### Requirements
Show every line of the records that contains the string "flare", matching its case exactly.

(Data entries)
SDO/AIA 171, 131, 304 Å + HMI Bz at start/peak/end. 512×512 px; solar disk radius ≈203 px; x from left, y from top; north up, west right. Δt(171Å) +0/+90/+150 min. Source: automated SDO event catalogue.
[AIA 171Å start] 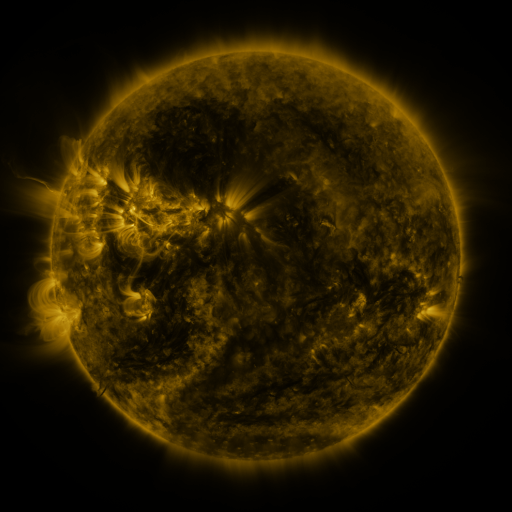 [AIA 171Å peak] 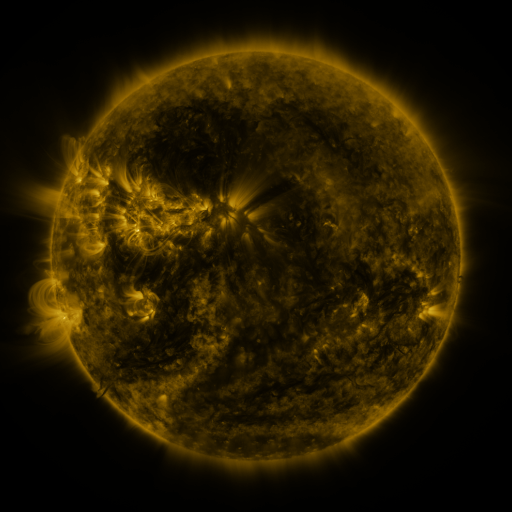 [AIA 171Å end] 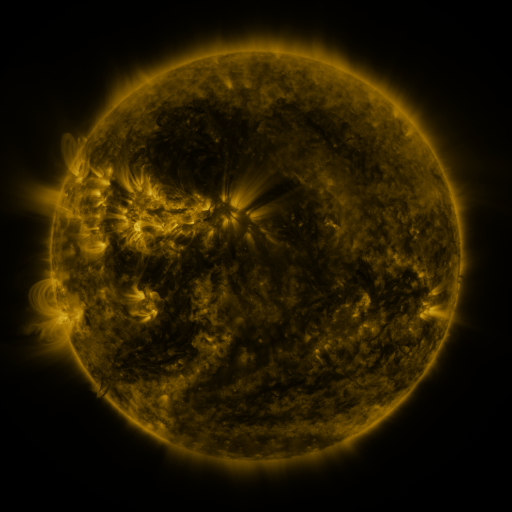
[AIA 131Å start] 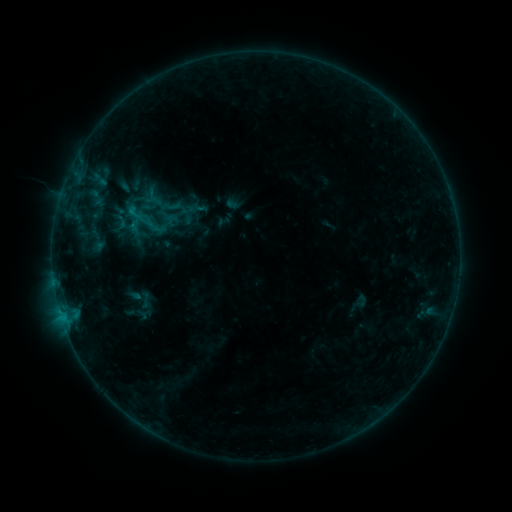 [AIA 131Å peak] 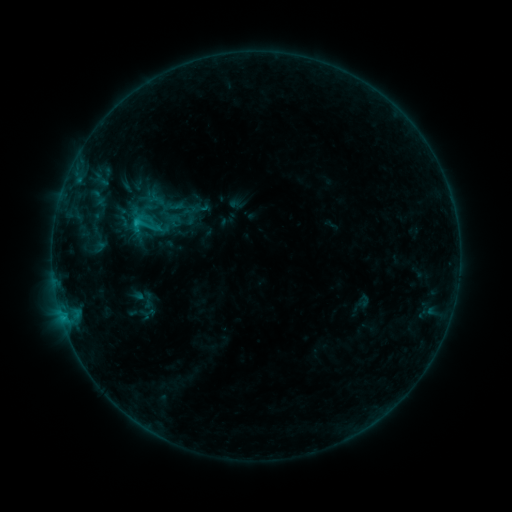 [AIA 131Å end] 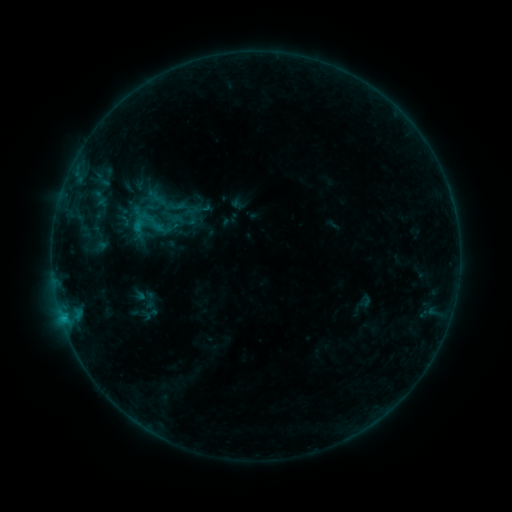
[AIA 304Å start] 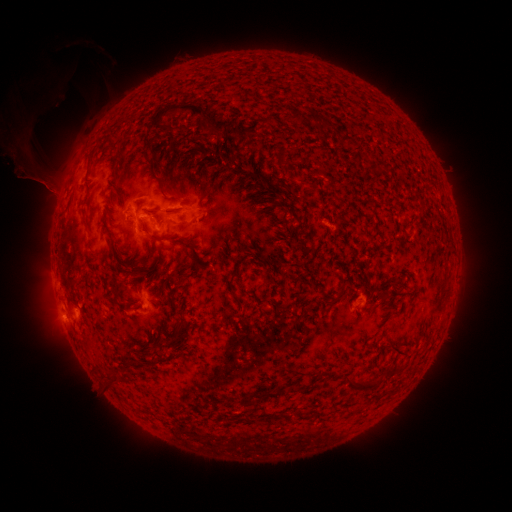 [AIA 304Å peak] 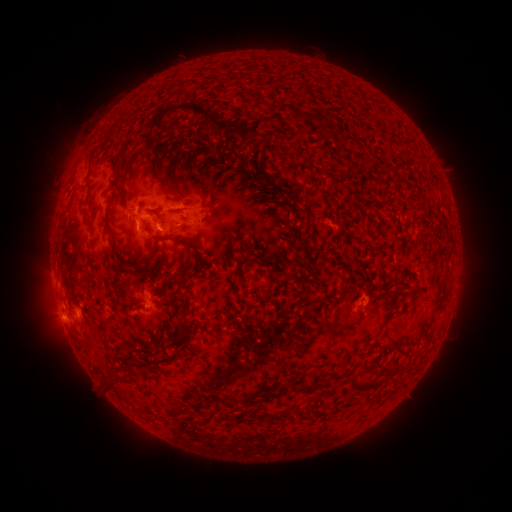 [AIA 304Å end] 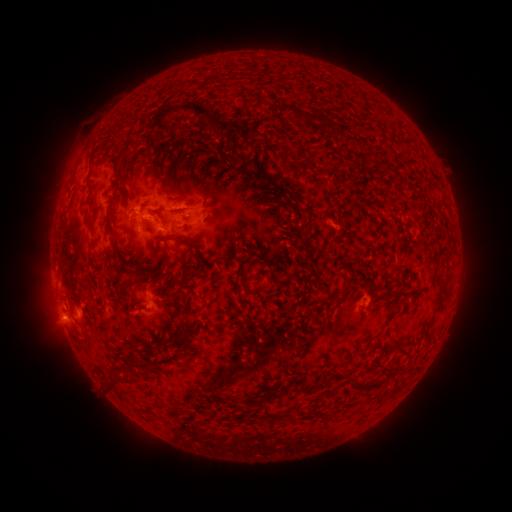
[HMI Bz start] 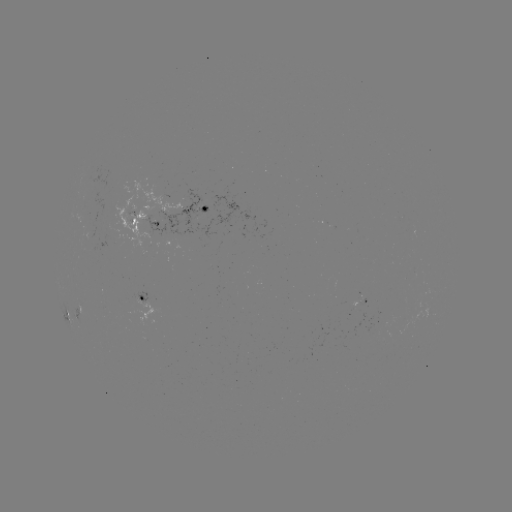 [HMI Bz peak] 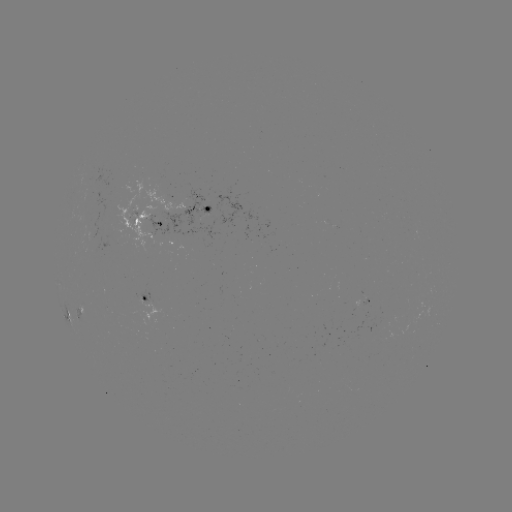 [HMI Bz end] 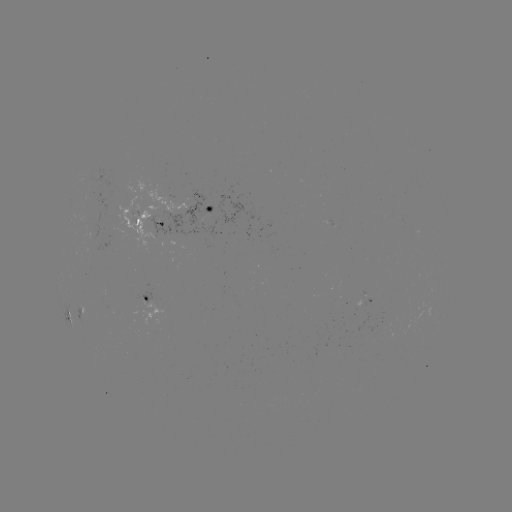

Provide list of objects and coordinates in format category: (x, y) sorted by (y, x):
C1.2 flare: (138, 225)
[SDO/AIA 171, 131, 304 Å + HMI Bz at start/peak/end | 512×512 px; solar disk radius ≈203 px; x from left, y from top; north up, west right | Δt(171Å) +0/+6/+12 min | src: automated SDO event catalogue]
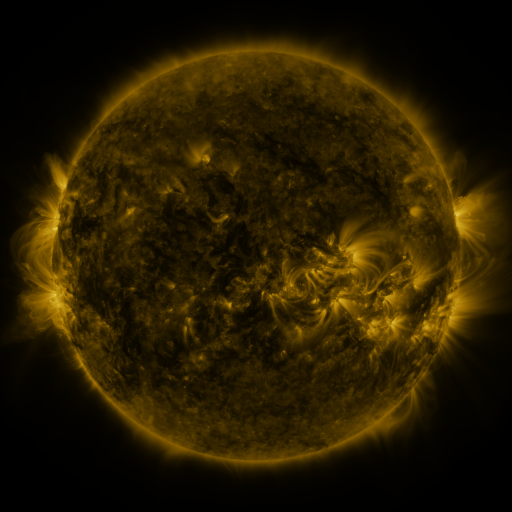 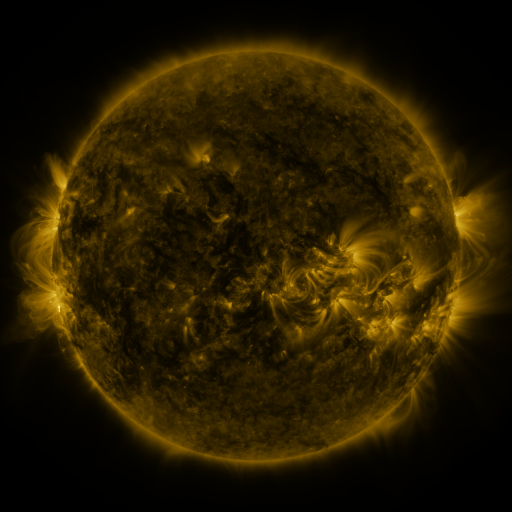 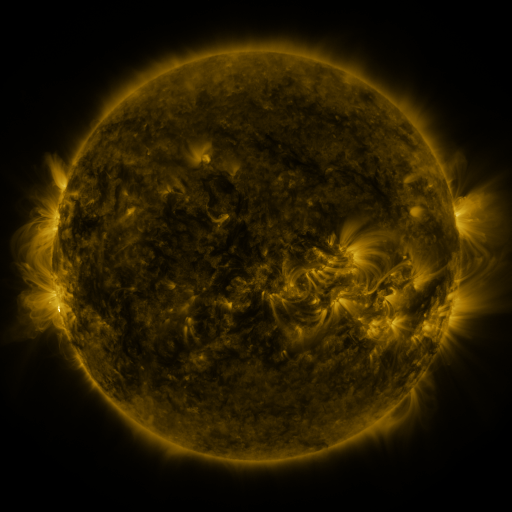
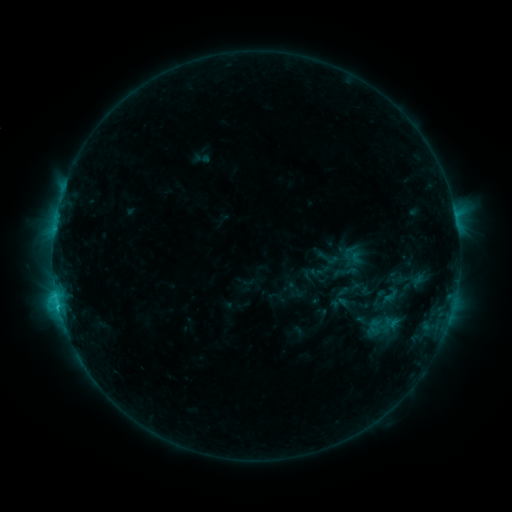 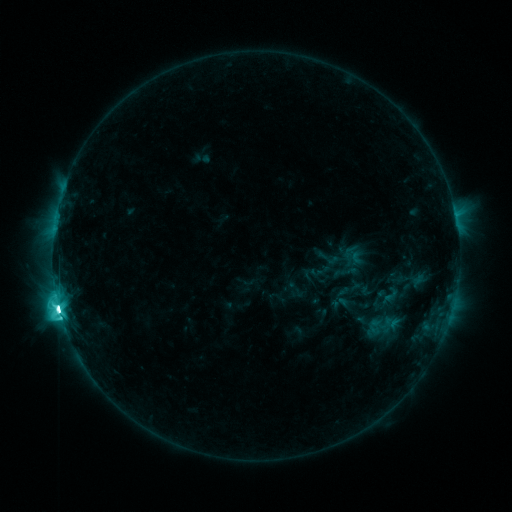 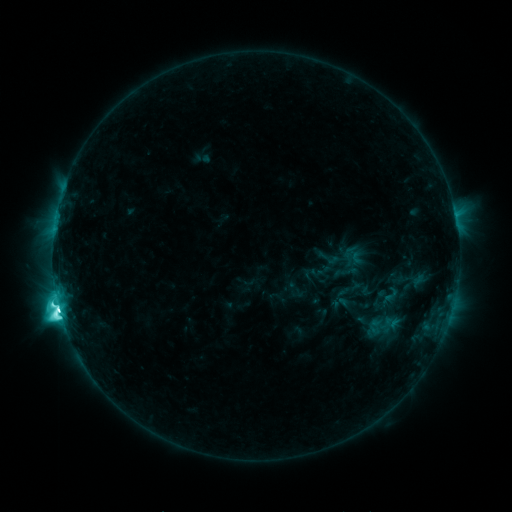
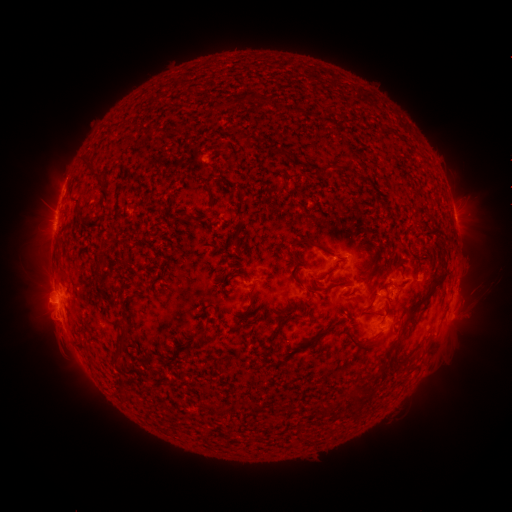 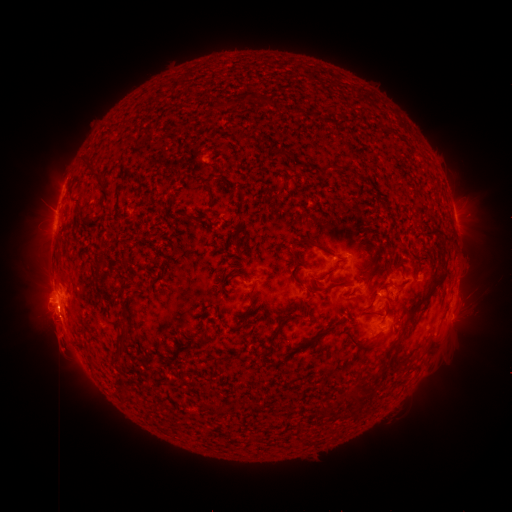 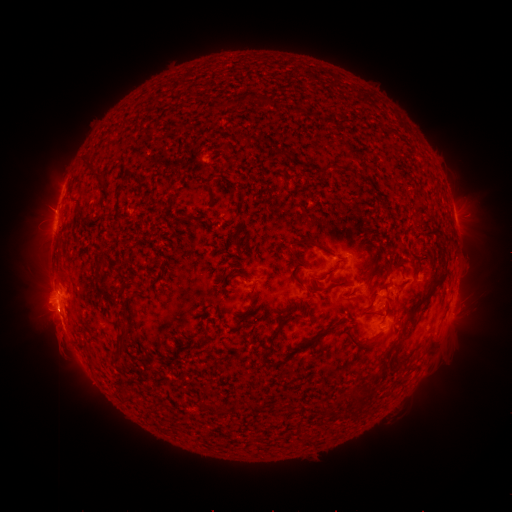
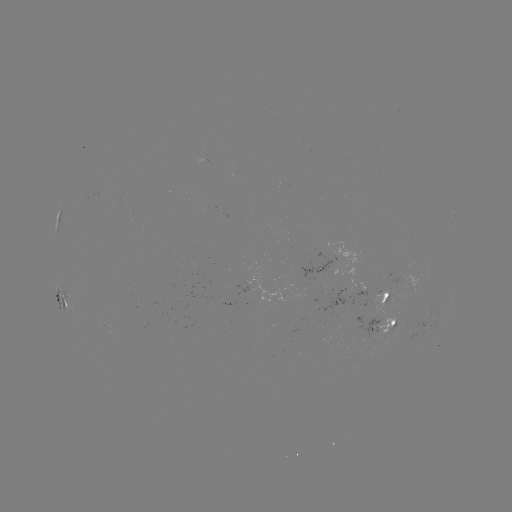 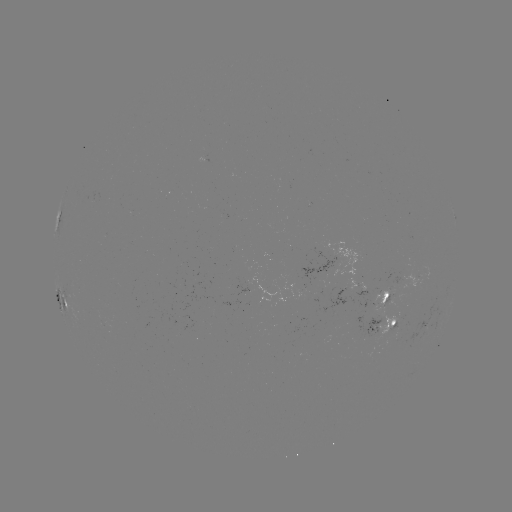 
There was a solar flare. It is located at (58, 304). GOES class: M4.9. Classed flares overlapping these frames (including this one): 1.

### Solution
C1.2 flare: (138, 225)
There was a solar flare. It is located at (58, 304). GOES class: M4.9. Classed flares overlapping these frames (including this one): 1.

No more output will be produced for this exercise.